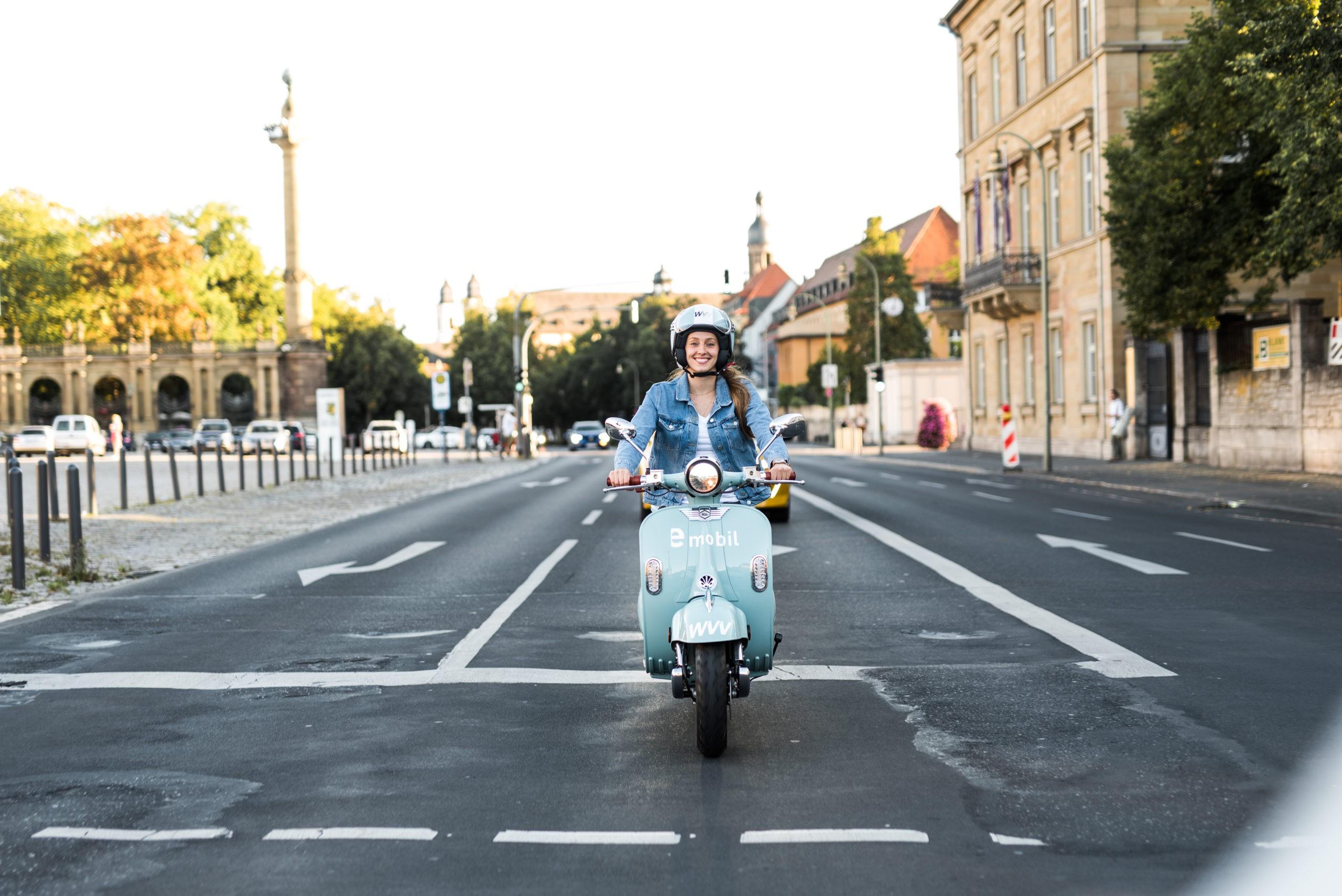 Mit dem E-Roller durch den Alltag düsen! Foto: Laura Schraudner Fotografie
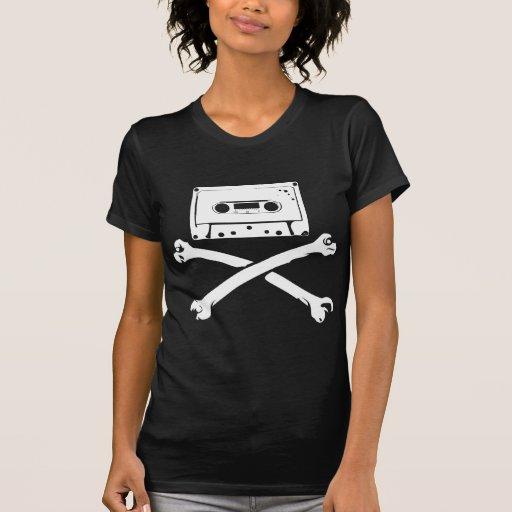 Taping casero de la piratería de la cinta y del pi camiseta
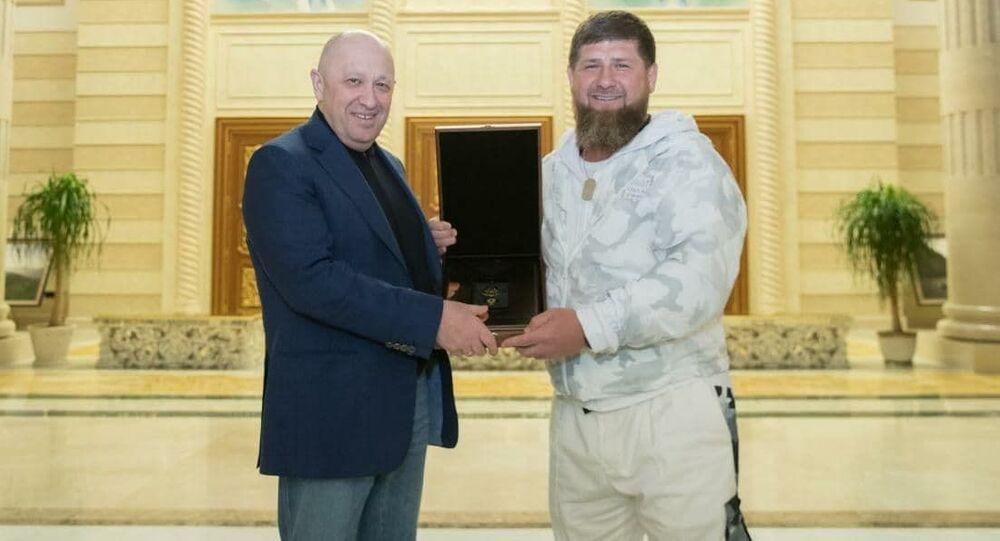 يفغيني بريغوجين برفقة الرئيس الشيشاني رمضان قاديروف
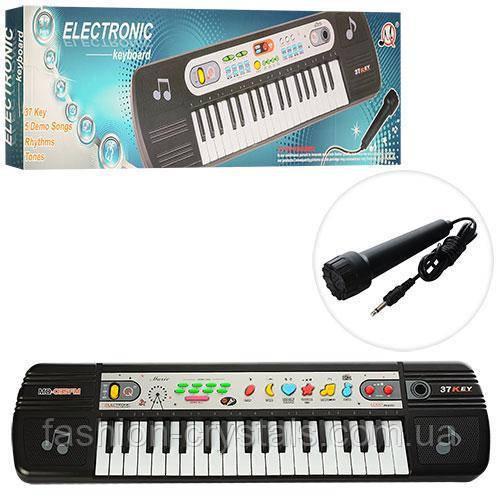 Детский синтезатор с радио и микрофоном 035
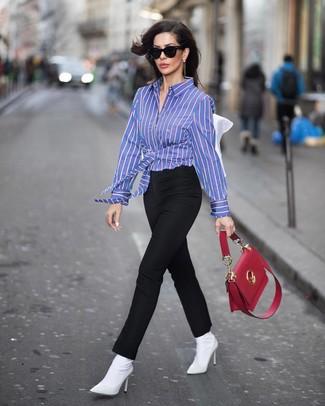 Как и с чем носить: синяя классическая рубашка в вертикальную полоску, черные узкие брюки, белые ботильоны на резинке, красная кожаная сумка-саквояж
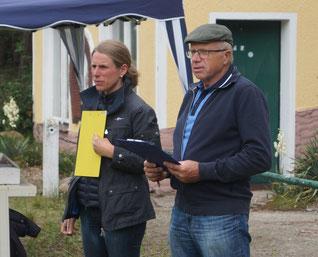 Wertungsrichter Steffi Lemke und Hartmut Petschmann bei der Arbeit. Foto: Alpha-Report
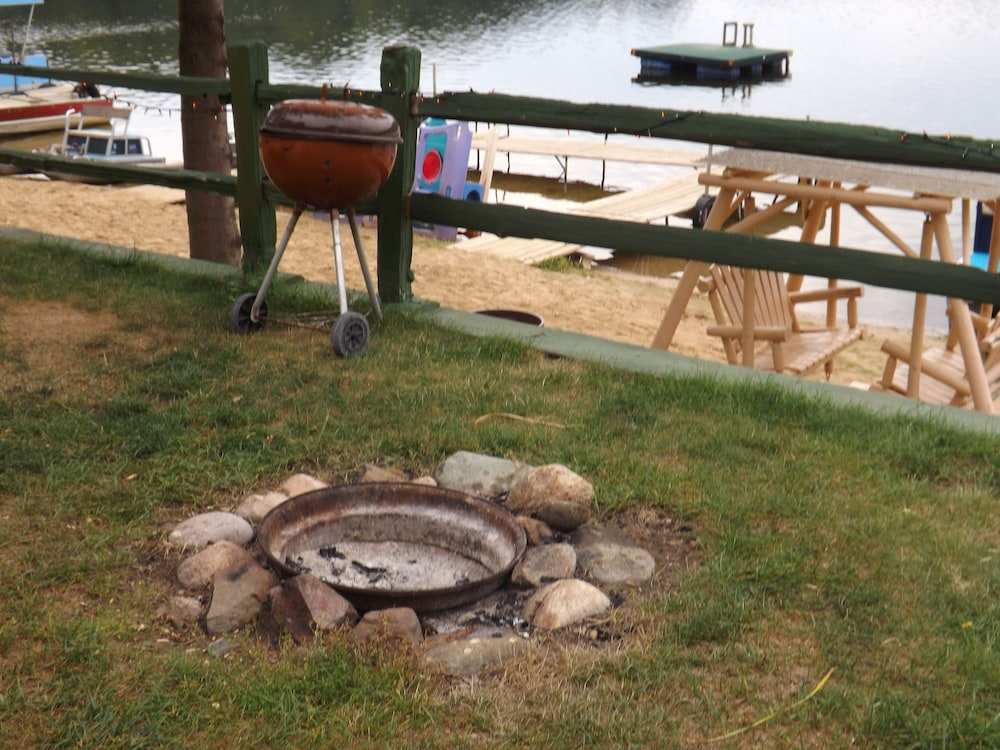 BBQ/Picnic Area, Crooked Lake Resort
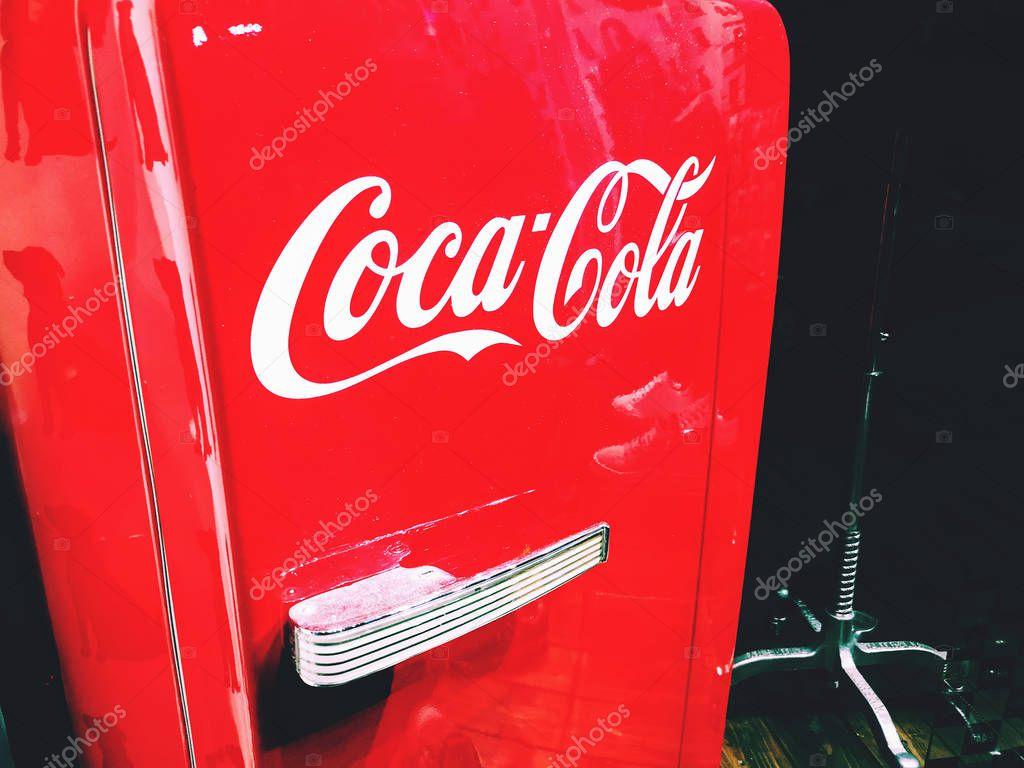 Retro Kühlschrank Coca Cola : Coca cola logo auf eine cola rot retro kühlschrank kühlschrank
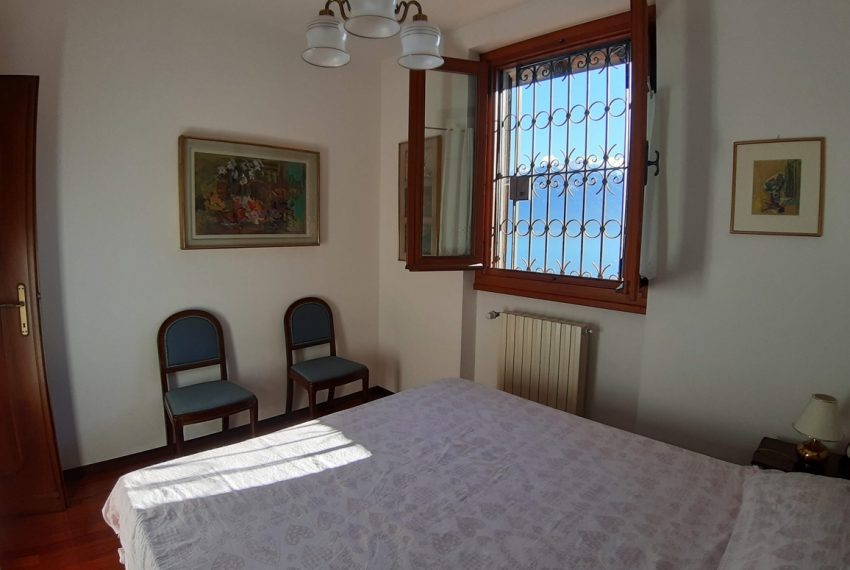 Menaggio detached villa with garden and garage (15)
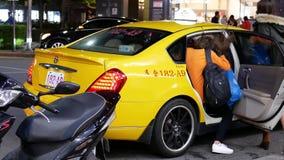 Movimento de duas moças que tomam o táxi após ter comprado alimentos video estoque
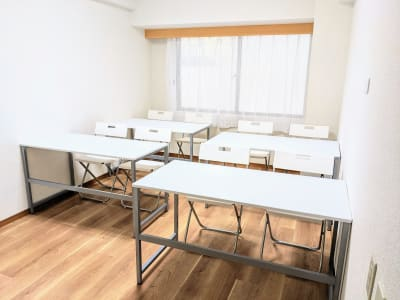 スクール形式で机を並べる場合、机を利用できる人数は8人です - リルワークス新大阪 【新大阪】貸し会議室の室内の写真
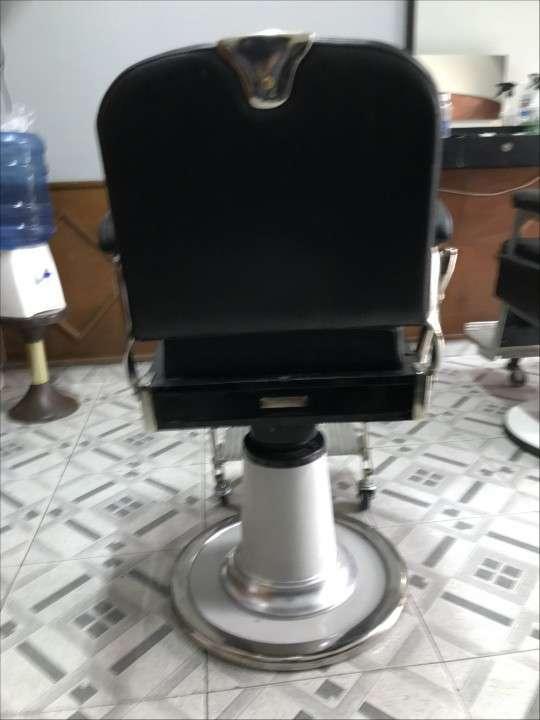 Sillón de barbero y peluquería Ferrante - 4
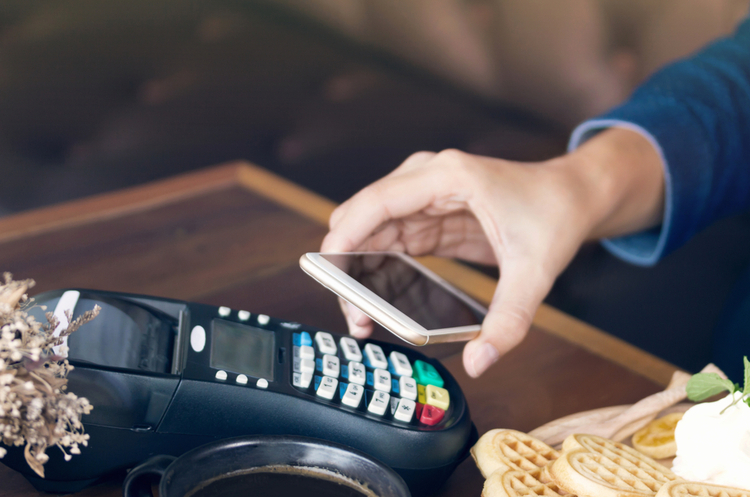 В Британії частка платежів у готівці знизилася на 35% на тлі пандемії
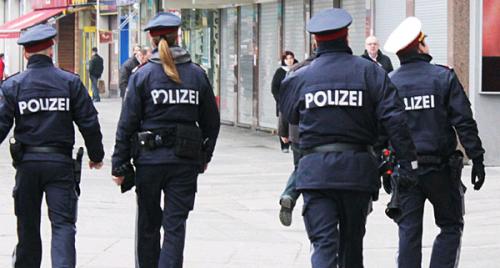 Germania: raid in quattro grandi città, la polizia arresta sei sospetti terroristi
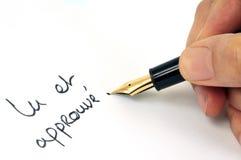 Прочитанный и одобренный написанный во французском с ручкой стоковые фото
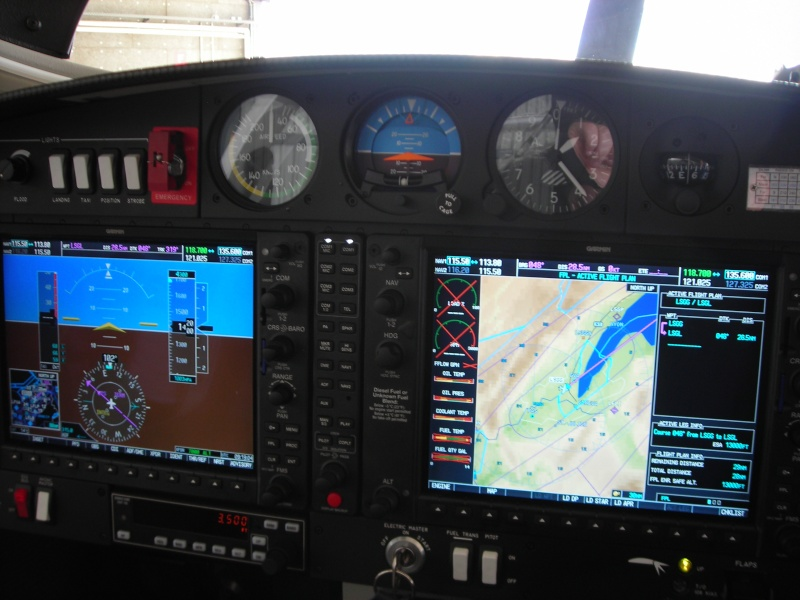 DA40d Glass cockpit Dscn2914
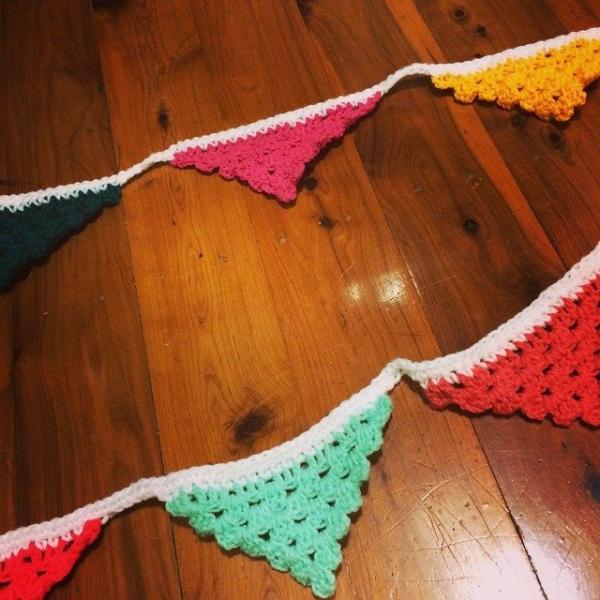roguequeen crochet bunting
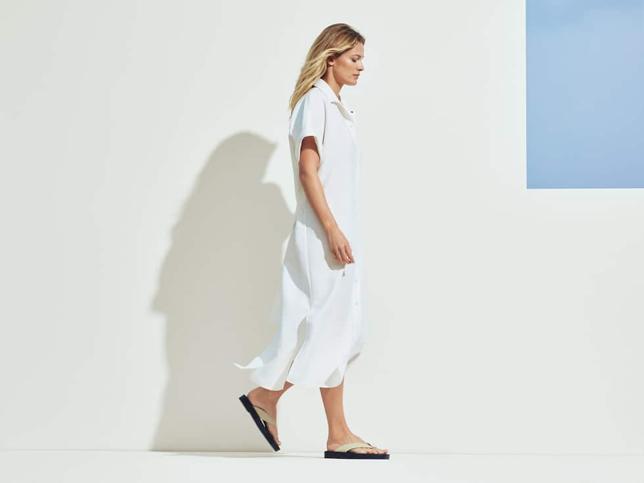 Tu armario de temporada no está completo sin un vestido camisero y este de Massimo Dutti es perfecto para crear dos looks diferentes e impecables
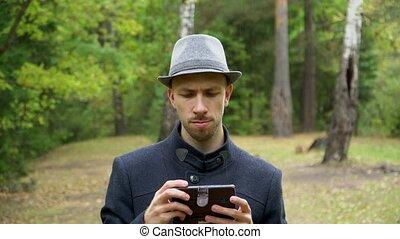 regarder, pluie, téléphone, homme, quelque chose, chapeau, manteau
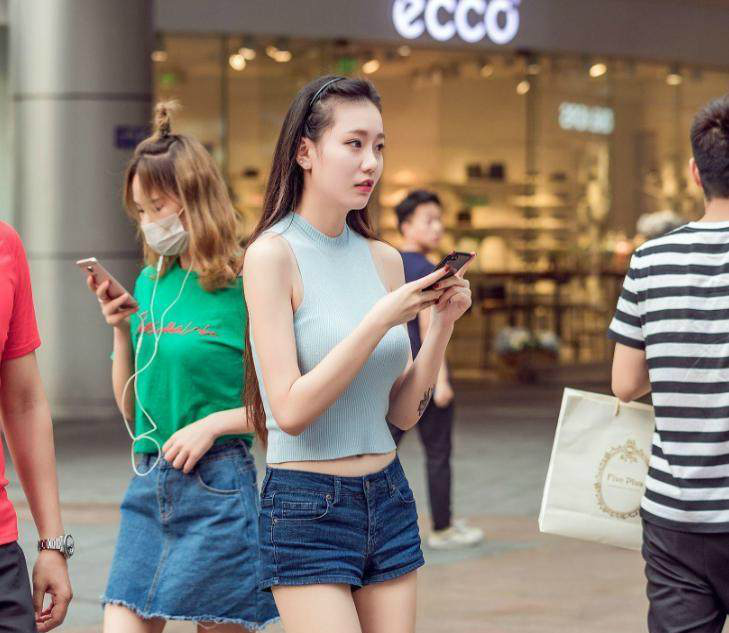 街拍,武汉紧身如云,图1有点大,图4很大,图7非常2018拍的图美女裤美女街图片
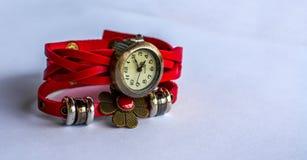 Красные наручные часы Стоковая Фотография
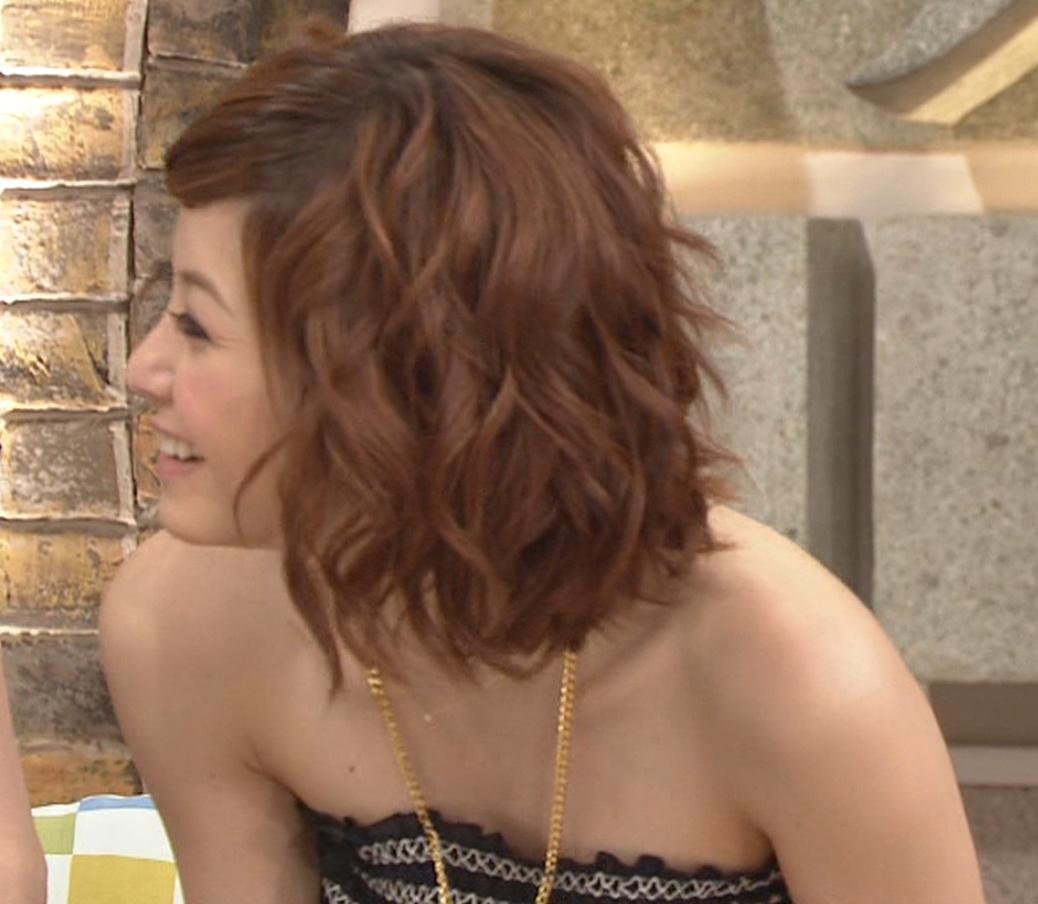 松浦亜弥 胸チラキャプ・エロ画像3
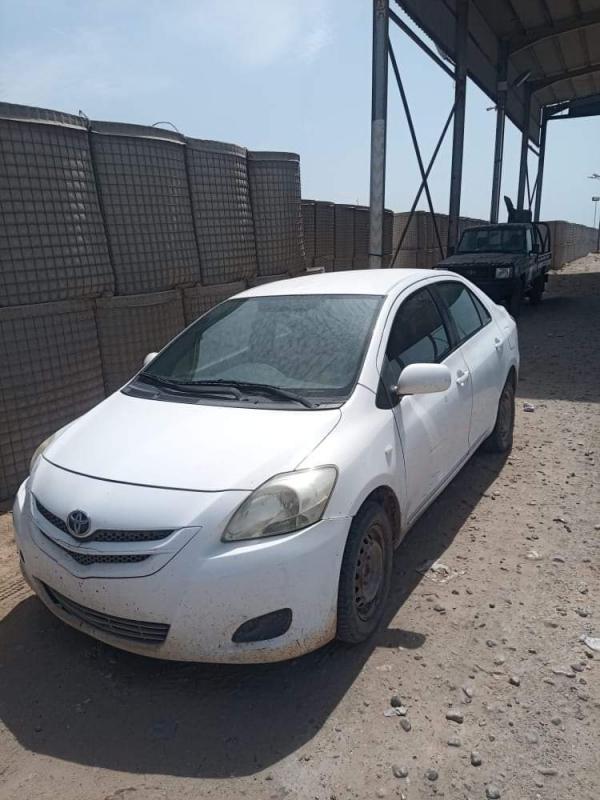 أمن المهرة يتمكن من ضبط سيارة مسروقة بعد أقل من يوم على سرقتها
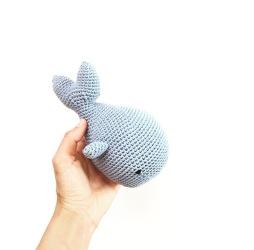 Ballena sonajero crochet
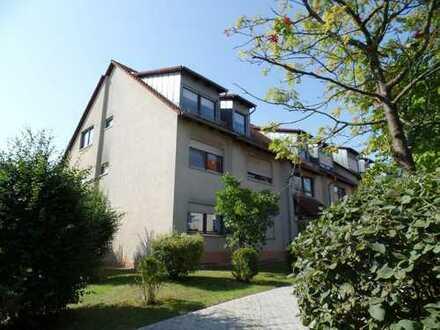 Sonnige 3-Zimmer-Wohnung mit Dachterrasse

[ABOUT THIS EXERCISE]: Your output should be only the lines from the line with "松浦亜弥 胸チラキャプ・エロ画像3" through the end of the data, exactly as they stand, and no pictures.

[PROBLEM SOLUTION]:
 松浦亜弥 胸チラキャプ・エロ画像3
 أمن المهرة يتمكن من ضبط سيارة مسروقة بعد أقل من يوم على سرقتها
 Ballena sonajero crochet
 Sonnige 3-Zimmer-Wohnung mit Dachterrasse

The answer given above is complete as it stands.